Co-production of models to evaluate conservation alternatives for a threatened fish in a rapidly changing landscape

• Published in: Aquatic sciences Vol. 86; no. 1; p. 15
• Main Authors: Benjamin, Joseph R., Dunham, Jason B., Banish, Nolan P., Hering, David K., Tiemann, Zachary
• Format: Journal Article
• Language: English
• Published: Cham Springer International Publishing 2024; Springer Nature B.V
• Subjects: Biomedical and Life Sciences; Climate change; Coastal inlets; Creeks; Ecology; Environmental Management; Feasibility studies; Fish; Fish conservation; Freshwater & Marine Ecology; Freshwater fishes; Global warming; Life Sciences; Marine & Freshwater Sciences; Oceanography; Populations; Reintroduction; Research Article; River basins; Rivers; Salvelinus confluentus; Strategic management; Strategic planning; Streams; Translocation; Trout; Wildfires; Oregon; Bull trout; Klamath River; Population model; Reintroduction; Structured decision-making
• ISSN: 1015-1621; 1420-9055
• DOI: 10.1007/s00027-023-01030-1

Reintroductions are one means of managing species distributions, but the feasibility of such efforts is uncertain.

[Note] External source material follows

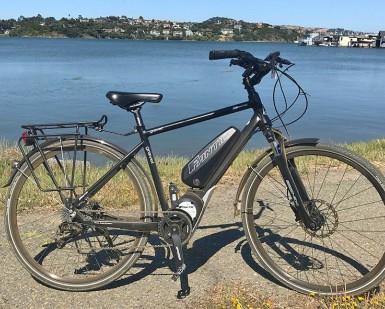 A e-bike sits on a paved trail.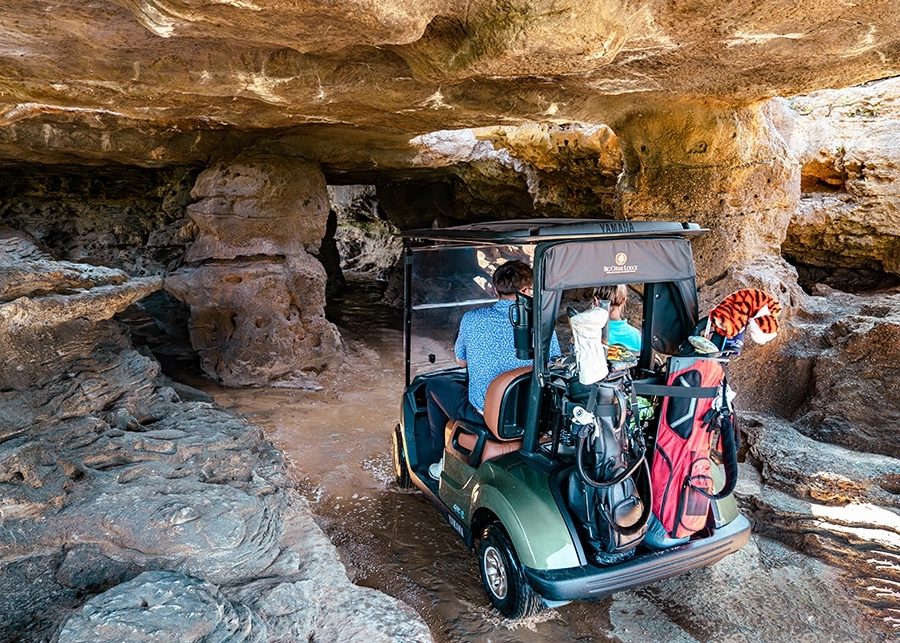 golf cart riding through a cave at cliffhangers golf course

Here we consider reintroduction for threatened bull trout ( Salvelinus confluentus ) that currently occupy a small fraction of historically occupied habitats in the upper Klamath River basin owing to climate warming and human modifications of ecosystems. We engaged stakeholders across multiple organizations to co-produce a decision support model that estimated the potential of reintroduction to establish new populations and persistence of donor populations. Stakeholders identified recipient and donor populations, strategy (e.g., artificial propagation, translocation), number of individuals, and life stage of bull trout. The most optimal decision for reintroduction was artificial propagation of 10,000 fry into Annie Creek. This strategy may have negative consequences on donor populations, with the exception of Sun Creek, which was resilient to simulated removal of bull trout. Donor populations and recipient streams identified as most feasible were generally consistent across all of these scenarios. During model development, however, an unexpected and intense wildfire affected half of the streams considered and may have dramatically impacted donor populations. With models in hand from the initial feasibility assessment, we adapted them to further evaluate the potential of supplementation following this massive disturbance. Overall, results of this study indicate the value of developing co-produced tools that can be rapidly adapted to evaluate the consequences of whole-system transformations in near-real-time assessments.